El argumento de previsión social pierde fuerza cuando se confronta con la realidad de la gestión pública. Si el Estado no ha sido capaz de proteger los recursos de instituciones como el Anglo o Bancrédito, ¿qué garantías ofrece de que los fondos del ROP no terminen repitiendo el mismo ciclo de préstamos dudosos, favores políticos o maniobras contables? El riesgo no es meramente económico: es estructural. La obligatoriedad del sistema sin control ciudadano efectivo convierte un derecho en imposición y una previsión en servidumbre económica.

Desde una lectura filosófica y moral, este fenómeno encaja en lo que podríamos llamar la esclavitud consentida del siglo XXI: una forma de sumisión en la que el individuo entrega voluntariamente su libertad bajo el convencimiento de que así estará protegido. La Biblia lo advertía en términos simbólicos: “Entrad por la puerta angosta” (Mateo 7:13-14), exhortando al discernimiento frente a la comodidad del camino amplio, ese que conduce a la pérdida de la voluntad y del juicio crítico. En Romanos 6 se recuerda que “sois esclavos de aquel a quien obedecéis”, lo que equivale a decir que toda dependencia no examinada conduce al sometimiento, aun cuando se presente bajo apariencia de orden y seguridad.

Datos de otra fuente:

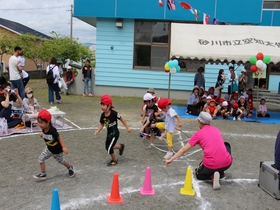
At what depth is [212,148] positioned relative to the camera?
4.64 m

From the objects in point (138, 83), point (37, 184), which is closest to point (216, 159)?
point (37, 184)

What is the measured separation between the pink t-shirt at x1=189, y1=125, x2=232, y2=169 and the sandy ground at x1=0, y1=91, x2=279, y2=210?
1.32 feet

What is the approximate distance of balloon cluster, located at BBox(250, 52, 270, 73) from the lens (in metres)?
9.75

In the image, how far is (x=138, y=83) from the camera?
1585 cm

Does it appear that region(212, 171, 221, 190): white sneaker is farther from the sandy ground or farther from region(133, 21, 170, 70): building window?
region(133, 21, 170, 70): building window

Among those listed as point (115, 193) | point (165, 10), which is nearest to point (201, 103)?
point (165, 10)

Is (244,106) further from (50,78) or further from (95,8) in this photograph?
(95,8)

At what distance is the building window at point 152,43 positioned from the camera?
1562cm

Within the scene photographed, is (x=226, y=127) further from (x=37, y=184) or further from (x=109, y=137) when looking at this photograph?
(x=37, y=184)

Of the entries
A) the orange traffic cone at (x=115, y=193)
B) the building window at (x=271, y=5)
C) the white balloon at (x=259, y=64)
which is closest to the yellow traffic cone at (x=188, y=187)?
the orange traffic cone at (x=115, y=193)

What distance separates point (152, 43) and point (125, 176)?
37.9ft

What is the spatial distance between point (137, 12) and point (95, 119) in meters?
7.62

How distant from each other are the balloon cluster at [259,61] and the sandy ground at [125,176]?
103 inches

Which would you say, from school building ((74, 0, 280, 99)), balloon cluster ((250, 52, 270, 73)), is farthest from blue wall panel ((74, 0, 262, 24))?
balloon cluster ((250, 52, 270, 73))
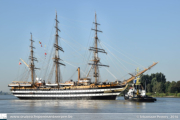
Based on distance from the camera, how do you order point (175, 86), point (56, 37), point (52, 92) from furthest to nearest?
1. point (175, 86)
2. point (56, 37)
3. point (52, 92)

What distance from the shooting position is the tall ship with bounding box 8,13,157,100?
9719 centimetres

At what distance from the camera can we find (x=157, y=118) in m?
43.2

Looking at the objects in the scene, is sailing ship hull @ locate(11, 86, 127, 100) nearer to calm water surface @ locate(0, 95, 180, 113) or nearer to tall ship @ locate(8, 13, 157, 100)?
tall ship @ locate(8, 13, 157, 100)

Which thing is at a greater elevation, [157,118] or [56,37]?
[56,37]

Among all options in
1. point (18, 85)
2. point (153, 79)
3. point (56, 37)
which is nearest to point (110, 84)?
point (56, 37)

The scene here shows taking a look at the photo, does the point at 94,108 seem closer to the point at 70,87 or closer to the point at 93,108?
the point at 93,108

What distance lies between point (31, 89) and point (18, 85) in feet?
23.1

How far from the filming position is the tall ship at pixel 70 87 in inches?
3826

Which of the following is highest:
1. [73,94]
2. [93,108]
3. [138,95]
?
[138,95]

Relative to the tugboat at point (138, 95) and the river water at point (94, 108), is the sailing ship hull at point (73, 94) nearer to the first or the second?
the tugboat at point (138, 95)

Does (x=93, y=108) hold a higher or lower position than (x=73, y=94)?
lower

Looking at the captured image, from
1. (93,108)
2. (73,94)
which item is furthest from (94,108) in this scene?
(73,94)

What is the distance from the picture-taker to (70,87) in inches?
4131

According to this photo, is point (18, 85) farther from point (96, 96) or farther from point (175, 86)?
point (175, 86)
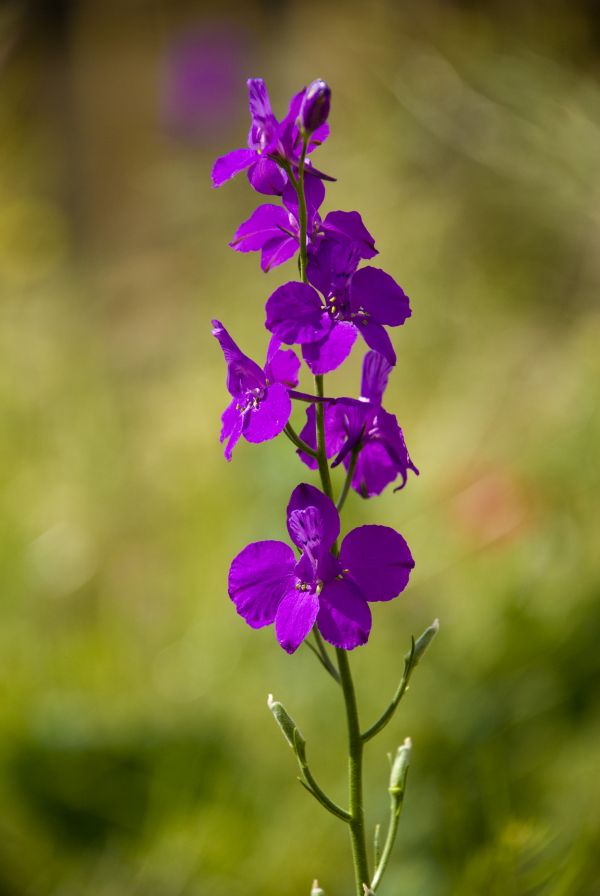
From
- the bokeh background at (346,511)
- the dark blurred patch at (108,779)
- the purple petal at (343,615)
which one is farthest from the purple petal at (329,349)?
the dark blurred patch at (108,779)

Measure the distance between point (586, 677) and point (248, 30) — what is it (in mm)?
2744

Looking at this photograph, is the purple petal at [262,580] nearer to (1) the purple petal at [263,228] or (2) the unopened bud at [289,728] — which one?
(2) the unopened bud at [289,728]

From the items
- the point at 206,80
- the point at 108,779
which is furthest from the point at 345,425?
the point at 206,80

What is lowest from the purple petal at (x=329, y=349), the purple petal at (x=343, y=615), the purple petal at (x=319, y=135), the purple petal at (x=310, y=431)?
the purple petal at (x=343, y=615)

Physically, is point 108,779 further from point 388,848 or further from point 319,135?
point 319,135

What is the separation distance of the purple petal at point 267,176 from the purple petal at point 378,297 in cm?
6

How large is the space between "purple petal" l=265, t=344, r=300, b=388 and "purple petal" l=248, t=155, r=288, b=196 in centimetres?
8

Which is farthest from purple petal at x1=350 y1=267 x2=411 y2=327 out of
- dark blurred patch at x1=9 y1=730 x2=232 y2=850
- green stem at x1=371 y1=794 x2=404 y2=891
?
dark blurred patch at x1=9 y1=730 x2=232 y2=850

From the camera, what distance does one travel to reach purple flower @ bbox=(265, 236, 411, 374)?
43 centimetres

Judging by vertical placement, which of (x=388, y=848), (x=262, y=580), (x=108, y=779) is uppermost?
(x=108, y=779)

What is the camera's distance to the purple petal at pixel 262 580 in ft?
1.46

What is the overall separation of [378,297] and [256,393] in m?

Las democracias modernas corren el riesgo de convertirse en administraciones de obediencia, donde el ciudadano deja de ser soberano para transformarse en contribuyente cautivo. Cada nueva norma que limita su decisión individual en nombre del bien común refuerza un modelo de tutela similar al de los regímenes autoritarios, aunque disfrazado de eficiencia y planificación. El control no se impone con fusiles, sino con decretos; no se exige mediante la fuerza, sino con incentivos y promesas. La libertad se diluye cuando el Estado asume el papel de tutor perpetuo, y el ciudadano renuncia a su derecho de decir “no”.

La diferencia entre una democracia viva y una dictadura moderna no está en las elecciones, sino en la capacidad de disentir sin ser penalizado económica o socialmente. La vigilancia digital, la concentración financiera y la imposición de sistemas obligatorios son piezas de un mismo engranaje: el control del individuo por vías legales, no violentas, pero igualmente absolutas. Costa Rica, por su tradición institucional, debería ser ejemplo de libertad y responsabilidad ciudadana, no laboratorio de control financiero obligatorio.

Defender la libertad de pensamiento y de decisión no es oponerse al Estado, sino recordarle su límite. Cuando la protección se convierte en imposición, y la previsión en obligación, la democracia pierde sustancia. La puerta angosta de la que hablaba el Evangelio no es religiosa: es cívica. Es la conciencia de cada ciudadano que elige pensar, cuestionar y decidir, aun cuando el camino sea más difícil. En tiempos donde el control se disfraza de bienestar, esa elección —y no la obediencia— es el verdadero acto de libertad.